[抜粋]
2023年9月20日水曜日

事業報告15 公民館サークル人権学習会

 ● A:9月13日(水)10:00~ B:9月19日(火)19:30~ 

 2回に分けて、サークル人権学習会が開催されました。基本的に各サークル2名の参加をお願いしておりました。Aが31名、Bが21名の合計52名の方の参加がありました。

 今回は、南区生涯学習推進課、人権教育推進員の白石 伸二さん(花畑校区担当)に講師をお願いしました。内容は、公民館のサークル活動について、福岡市における人権教育について、性的マイノリティについて、と、DVD「バースデー(トランスジェンダー)」の視聴がありました。一つ一つの内容を丁寧に分かりやすく教えていただきました。

●研修内容の概略を白石先生の資料をもとにご紹介します。

[提供資料]
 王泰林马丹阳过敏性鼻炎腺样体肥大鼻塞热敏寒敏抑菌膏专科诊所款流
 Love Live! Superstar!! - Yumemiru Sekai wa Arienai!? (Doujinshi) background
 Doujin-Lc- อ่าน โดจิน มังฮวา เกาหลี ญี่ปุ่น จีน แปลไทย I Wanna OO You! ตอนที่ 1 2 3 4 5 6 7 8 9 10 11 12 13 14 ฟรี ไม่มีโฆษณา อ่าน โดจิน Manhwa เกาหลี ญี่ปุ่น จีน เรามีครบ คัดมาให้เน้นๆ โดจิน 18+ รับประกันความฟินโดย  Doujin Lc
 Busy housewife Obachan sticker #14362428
==
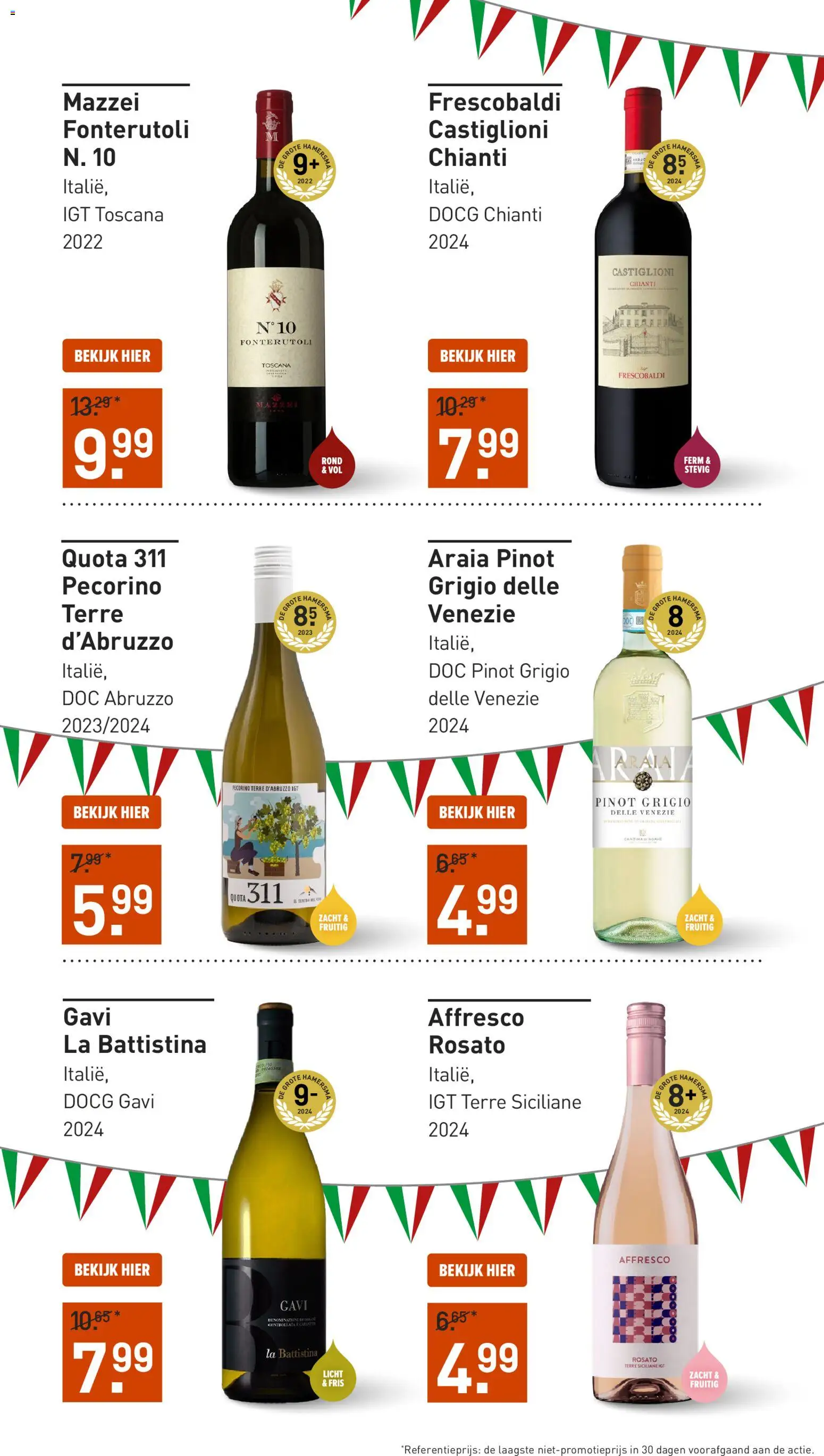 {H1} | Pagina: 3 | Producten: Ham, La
--
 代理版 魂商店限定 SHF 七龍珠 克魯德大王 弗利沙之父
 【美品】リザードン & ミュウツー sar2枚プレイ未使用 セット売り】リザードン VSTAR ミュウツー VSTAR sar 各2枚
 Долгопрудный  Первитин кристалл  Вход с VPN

[課題]
上にあるサークル人権学習会の報告を、最後の文のあとから書き継ぐこと。

[回答]
 (1)公民館サークル活動について

  • 【目的】地域の人たちの共通の趣味などを通して、地域の人と人とのつながりを活性化すること(娯楽や技術の向上だけが目的ではありません)                                   【意義】地域社会の中で豊かな人間関係を作り、サークル活動の成長を地域に還元すること                                       【形態】サークル活動は自主的・主体的な活動であり、入会・退会は原則自由 
  • サークル活動の目的からすると、個人で楽しむだけでなく、人とのかかわりを大切にすることが求められています。サークル活動を通して、校区のいろんな行事にも積極的に活動していただくことも大切です。

 (2)サークル活動を楽しく進めるために

  • ○誰もが楽しんで活動し、サークル活動を盛り上げていくこと           ○お互いを理解しあい、尊重できるようになること                ○サークルの中で自分の居場所があり、一人一人が大切にされていること 
  • 個人の楽しさだけでなく、周りの人も共に楽しめるにはどのように活動したらよいか考えることも大切です。
 (3)福岡市における人権教育 

  • 平成16年に福岡市は、「福岡市人権教育・啓発基本計画」策定して、市民一人一人の人権が真に尊重される住みよいまちづくりをめざしています。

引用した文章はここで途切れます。